Source excerpt:
☆ ☆ ☆ ☆ ☆ ☆ ☆

# apartment complex



## bella32 (Aug 13, 2006)

Ok I am bidding on a apartment complex and was wondering what everyone thought on how long it will take to plow?

there is 114 driveways kinda like a condo ass.

they are all one and a half car lengths long 

they are 50/50 one and two car widths

they are very close to each other (about a 6' patch of turf in between each drive)

oh and the worst part is have to back drag them all in to street and then clear streets


----------



## Mick (May 19, 2001)

bella32 said:


> oh and the worst part is have to back drag them all in to street and then clear streets


Can't help you with the rest of it, but you want to check local and state laws on moving snow onto a public street. Could involve a hefty fine. Or are you also providing municipal plowing?


----------



## jcesar (Sep 14, 2006)

How many trucks? How many drivers? How many shovels? Cant help with the price or time if you dont give more info. Sorry. But as Mick said, make sure to check with the local powers to be, before you move snow into the street!!!


----------



## bella32 (Aug 13, 2006)

its an apartment complex the streets are in the complex not public roads

i would be using just one truck with an 8' plow


----------



## FPM-Inc. (Sep 26, 2006)

*15 minutes each*

each driveway will be 15 minutes
15*114=answer/60= number of hours

at 114 driveways it will be 28.5 hours

this dosen't include the streets

(28.5)cost equipment+labor+extra costs=how much you should charge.



hope this helps

P.S. the number of driveways was a joke right?


----------



## bella32 (Aug 13, 2006)

no its not a joke the apartments complex is kinda like villa style 

u really think it will take 15 mins per drive? they are only 1.5 car lengths long about 15 feet maybe


----------



## hickslawns (Dec 18, 2004)

☆ ☆ ☆ ☆ ☆ ☆ ☆

Data:

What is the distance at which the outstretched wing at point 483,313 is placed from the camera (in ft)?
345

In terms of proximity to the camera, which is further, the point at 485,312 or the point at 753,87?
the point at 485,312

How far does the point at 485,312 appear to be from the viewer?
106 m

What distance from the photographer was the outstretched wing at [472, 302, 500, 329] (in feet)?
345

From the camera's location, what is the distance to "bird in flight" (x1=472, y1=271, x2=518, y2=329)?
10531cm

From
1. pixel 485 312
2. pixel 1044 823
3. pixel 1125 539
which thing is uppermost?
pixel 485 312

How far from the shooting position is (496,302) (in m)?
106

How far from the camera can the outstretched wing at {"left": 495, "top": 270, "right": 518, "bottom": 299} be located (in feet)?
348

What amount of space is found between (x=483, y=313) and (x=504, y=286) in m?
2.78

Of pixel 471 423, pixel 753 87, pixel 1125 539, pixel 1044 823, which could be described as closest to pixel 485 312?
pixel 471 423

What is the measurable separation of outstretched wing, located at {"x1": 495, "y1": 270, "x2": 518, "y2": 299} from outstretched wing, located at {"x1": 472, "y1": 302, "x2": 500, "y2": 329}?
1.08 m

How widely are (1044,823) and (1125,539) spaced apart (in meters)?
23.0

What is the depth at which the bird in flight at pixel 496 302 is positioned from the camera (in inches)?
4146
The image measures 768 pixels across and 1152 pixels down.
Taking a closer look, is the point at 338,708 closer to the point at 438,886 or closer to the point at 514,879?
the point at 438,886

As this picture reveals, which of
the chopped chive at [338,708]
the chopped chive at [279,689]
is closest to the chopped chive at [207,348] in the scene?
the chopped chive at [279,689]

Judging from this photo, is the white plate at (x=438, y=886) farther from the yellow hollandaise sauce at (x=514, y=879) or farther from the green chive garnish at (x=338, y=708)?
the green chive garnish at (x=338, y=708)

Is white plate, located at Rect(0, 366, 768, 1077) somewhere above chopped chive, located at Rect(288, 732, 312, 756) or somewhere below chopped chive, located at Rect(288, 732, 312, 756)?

☆ ☆ ☆ ☆ ☆ ☆ ☆

Written task A:
Quote the apartment complex plowing thread word for word, from "## FPM-Inc. (Sep" up to and including "you should charge.".
Written task B:
Continue the apartment complex plowing thread from the point where it stops.

Output A:
## FPM-Inc. (Sep 26, 2006)

*15 minutes each*

each driveway will be 15 minutes
15*114=answer/60= number of hours

at 114 driveways it will be 28.5 hours

this dosen't include the streets

(28.5)cost equipment+labor+extra costs=how much you should charge.

Output B:
I think maybe half that per drive if they are straight and 15' long. You said some were 2 wide and some one car wide? If you shovel out the garage doors probably 7-8 min each if you are just back dragging onto the street. You are going to need another truck pushing off the street while another is doing the drives. I think a skidloader would be perfect for these drives.


----------



## cet (Oct 2, 2004)

A few years ago I was working on a basement in a subdivision like this. It was about 400 units. They had a bobcat with a blade to back drag driveways, a bobcat with a bucket to push the piles up and a 650 Ford to do the roads. There were 4 guys doing in front of garage doors and front walks.

I think in your case I would shovel 10 garage doors at a time and then back drag the drives. Then do the next set and so on. I would then plow the roads and then push all the piles up. This might not work well during the day with people coming and going. This is a lot of work for 1 truck. You would be best to find a shoveler. You are going to have your truck parked for a couple of hours while all this shoveling is being done. Even if you have to pay a premium I think it is a must.

It is not too mush work for 1 truck but too much work to get done in a timely manner.


----------



## bella32 (Aug 13, 2006)

got it thanks for the ad\vice oh also what is some average prices for calicum?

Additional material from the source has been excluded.